Table of Contents
Topic:The Need to Respond
When anyone brings a grain offering to the Lord, their offering is to be of the finest flour. They are to pour olive oil on it, put incense on it and take it to Aaron’s sons the priests.
Leviticus 2:1-2a
Now we come to the grain offering. Many versions call it the meal offering. In the King James Version it is called the meat offering because meat was the old English word for food, or meal. But there is no meat in it at all. In fact, this is the only one of the offerings that is bloodless. In all the others animals had to die but in this one no blood was shed.
It is obvious that the essence of this offering was that it was bread. It was food, the staff of life. This theme is the key to the grain offering. All through the Old Testament you find people offering meal offerings, often in the form of three loaves of bread. And in the tabernacle there was the showbread.
The reason for all this becomes apparent when you remember that in the New Testament, after the great miracle when he took loaves and fishes and fed five thousand people, Jesus stood before the people and said, I am the bread of life. Whoever comes to me will never go hungry, and whoever believes in me will never be thirsty. (John 6:35). He was indicating that he himself is to be our food and that we are to feed upon all of his character and his life.

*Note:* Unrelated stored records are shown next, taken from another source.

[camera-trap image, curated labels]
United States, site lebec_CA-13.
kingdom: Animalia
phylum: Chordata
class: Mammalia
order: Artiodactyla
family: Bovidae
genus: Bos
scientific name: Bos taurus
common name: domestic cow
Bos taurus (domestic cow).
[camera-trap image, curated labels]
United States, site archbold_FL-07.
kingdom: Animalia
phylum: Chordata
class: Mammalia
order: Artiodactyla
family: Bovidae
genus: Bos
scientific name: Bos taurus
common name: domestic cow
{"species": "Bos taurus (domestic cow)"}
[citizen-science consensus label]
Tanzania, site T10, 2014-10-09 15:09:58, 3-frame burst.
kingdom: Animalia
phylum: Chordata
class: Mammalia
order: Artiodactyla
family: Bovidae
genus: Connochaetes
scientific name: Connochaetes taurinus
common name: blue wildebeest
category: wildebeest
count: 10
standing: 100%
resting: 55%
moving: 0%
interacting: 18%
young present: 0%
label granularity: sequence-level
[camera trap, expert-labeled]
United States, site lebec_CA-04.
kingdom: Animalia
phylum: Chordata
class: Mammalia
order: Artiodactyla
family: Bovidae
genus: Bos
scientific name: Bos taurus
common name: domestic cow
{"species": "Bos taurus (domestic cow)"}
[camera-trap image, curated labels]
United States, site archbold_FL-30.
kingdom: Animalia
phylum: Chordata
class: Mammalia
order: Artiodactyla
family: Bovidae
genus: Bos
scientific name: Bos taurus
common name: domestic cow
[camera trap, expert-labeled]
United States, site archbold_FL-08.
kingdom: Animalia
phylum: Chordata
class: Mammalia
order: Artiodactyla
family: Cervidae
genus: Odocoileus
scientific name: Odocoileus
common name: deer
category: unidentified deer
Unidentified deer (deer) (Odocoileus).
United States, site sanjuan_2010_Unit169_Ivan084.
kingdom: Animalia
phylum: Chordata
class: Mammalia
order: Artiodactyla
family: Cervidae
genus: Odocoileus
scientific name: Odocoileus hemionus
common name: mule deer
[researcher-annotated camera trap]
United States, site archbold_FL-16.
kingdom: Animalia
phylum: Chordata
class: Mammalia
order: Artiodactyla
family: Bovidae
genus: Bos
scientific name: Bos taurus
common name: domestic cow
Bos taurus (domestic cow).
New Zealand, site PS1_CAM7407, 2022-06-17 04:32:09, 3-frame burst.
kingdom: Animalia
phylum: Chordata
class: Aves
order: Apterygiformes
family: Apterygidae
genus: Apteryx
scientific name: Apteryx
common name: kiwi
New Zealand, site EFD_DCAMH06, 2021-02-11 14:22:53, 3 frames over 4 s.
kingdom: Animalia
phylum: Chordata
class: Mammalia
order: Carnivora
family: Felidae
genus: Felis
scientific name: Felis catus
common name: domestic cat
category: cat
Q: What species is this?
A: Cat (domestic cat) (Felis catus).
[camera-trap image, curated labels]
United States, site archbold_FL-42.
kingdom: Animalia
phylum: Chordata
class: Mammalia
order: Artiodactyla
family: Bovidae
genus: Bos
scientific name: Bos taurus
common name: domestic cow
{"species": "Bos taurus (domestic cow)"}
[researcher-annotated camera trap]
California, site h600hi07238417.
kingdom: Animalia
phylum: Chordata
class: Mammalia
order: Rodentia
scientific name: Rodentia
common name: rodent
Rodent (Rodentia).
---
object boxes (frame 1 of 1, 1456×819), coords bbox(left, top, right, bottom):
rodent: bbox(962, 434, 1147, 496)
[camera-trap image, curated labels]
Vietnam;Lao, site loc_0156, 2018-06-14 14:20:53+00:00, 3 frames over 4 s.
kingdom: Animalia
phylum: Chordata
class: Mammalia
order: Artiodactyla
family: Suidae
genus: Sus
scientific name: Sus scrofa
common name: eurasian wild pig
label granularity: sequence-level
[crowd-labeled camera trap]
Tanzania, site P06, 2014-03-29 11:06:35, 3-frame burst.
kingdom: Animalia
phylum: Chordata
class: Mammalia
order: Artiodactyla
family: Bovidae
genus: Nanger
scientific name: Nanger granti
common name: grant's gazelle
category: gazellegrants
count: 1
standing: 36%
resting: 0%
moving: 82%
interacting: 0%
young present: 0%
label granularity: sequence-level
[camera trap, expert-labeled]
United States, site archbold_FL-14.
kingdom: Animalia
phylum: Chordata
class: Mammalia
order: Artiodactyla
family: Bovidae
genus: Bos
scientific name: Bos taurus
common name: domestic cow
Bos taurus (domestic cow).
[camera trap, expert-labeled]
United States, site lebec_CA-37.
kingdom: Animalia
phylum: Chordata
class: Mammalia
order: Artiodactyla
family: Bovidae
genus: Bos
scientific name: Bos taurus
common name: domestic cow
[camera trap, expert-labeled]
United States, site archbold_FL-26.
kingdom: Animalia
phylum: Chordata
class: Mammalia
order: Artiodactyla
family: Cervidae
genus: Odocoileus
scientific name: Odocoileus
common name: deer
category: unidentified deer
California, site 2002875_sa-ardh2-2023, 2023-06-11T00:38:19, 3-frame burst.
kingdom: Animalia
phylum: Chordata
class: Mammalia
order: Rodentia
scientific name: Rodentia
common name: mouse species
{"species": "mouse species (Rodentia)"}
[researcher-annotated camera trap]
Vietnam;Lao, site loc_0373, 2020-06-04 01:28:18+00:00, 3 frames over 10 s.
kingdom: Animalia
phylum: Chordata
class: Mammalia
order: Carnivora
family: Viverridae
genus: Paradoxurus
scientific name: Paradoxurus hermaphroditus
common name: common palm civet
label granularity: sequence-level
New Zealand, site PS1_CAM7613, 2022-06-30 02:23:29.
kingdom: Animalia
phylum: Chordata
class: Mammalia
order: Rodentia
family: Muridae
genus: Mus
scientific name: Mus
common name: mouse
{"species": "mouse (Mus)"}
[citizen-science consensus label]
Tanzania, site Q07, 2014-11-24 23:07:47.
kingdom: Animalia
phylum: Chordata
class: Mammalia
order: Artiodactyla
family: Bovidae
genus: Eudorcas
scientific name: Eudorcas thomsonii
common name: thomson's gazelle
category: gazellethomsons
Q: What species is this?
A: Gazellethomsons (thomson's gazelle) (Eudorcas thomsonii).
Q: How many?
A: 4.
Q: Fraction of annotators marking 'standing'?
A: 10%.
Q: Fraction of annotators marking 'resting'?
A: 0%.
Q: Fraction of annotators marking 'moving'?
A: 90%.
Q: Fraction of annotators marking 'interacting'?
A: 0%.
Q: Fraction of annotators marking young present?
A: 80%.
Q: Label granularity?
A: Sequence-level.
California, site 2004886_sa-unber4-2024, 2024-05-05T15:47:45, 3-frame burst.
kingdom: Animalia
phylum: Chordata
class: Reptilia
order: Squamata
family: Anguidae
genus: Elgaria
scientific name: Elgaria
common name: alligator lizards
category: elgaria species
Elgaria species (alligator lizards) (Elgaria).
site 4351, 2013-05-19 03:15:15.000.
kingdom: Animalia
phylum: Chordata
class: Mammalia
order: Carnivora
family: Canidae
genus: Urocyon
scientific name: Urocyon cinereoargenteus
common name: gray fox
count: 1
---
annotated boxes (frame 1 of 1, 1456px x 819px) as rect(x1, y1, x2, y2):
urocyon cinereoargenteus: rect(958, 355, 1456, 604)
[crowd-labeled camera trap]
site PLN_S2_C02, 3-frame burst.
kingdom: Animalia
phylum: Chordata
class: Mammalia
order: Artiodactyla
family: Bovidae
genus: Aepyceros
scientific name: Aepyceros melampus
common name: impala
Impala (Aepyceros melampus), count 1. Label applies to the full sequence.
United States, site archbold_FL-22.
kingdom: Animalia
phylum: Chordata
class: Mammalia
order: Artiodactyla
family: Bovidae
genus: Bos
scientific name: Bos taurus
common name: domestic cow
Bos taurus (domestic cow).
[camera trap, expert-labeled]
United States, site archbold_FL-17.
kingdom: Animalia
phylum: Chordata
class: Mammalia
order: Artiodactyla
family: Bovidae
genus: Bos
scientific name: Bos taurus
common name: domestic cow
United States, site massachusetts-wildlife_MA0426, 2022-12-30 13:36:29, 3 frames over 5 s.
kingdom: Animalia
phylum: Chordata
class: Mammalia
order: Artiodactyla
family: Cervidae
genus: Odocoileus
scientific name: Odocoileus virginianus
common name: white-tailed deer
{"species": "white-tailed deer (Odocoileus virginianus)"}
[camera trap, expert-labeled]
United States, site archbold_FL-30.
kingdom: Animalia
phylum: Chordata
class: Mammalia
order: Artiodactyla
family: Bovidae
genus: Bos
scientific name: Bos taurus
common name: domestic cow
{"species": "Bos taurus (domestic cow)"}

This gives us a clue to what the grain offering is depicting. It is a description of humanity as God intended it to be. This was seen in its perfect form only in Jesus Christ — the perfect, unsullied, spotless, God-pleasing humanity of the Lord Jesus. It bears relationship to us only if we as Christians are drawing from, feeding upon, the humanity of Jesus which is given to us.
I find that many people have the idea that the gospel, the good news, is that Jesus Christ died for you on the cross in order that you might go to heaven when you die. That is a portion of the gospel — it is a part of it. Unfortunately that is all of it which you hear in many places. But that is not the whole gospel by any means. If that is all you think the good news is then you have believed only a part of the gospel. The really good news is that Jesus Christ died for you in order that he might live in you. It is his living in you now which is the exciting part of Christianity. You see, if you are not linked with his humanity and all that he is, if his perfect humanity is not available to you, then you are not enjoying the fullness of the Christian life or experience, because that is what it is all about.
This is what the grain offering is looking toward. Eventually it is looking toward us — we who can say with Paul, I am crucified with Christ: nevertheless I live; yet not I, but Christ liveth in me, (Galatians 2:20a KJV). His perfect humanity is available to me. All the fullness of his life, the fineness of his character, the balanced quality of his humanity is available to me. And as I draw upon it by faith, as I expect him to link himself with me and to be an indwelling part of me as I work and live, I shall find that I am privileged to present that perfect humanity back to God to be used as he wants. That is the fullness of the gospel and that is what the grain offering is all about.
Thank you for the love which is always reaching out toward me, and which never seems to stop. Take me this day, Lord, and be my God, and live through me, so that everything you are, I may be.
Life Application
Is it possible to miss the core truth of authentic Christian living, resorting to our own best self-efforts? Are we ready and willing to exchange this futility for the exciting adventure of Christ living His Life through us?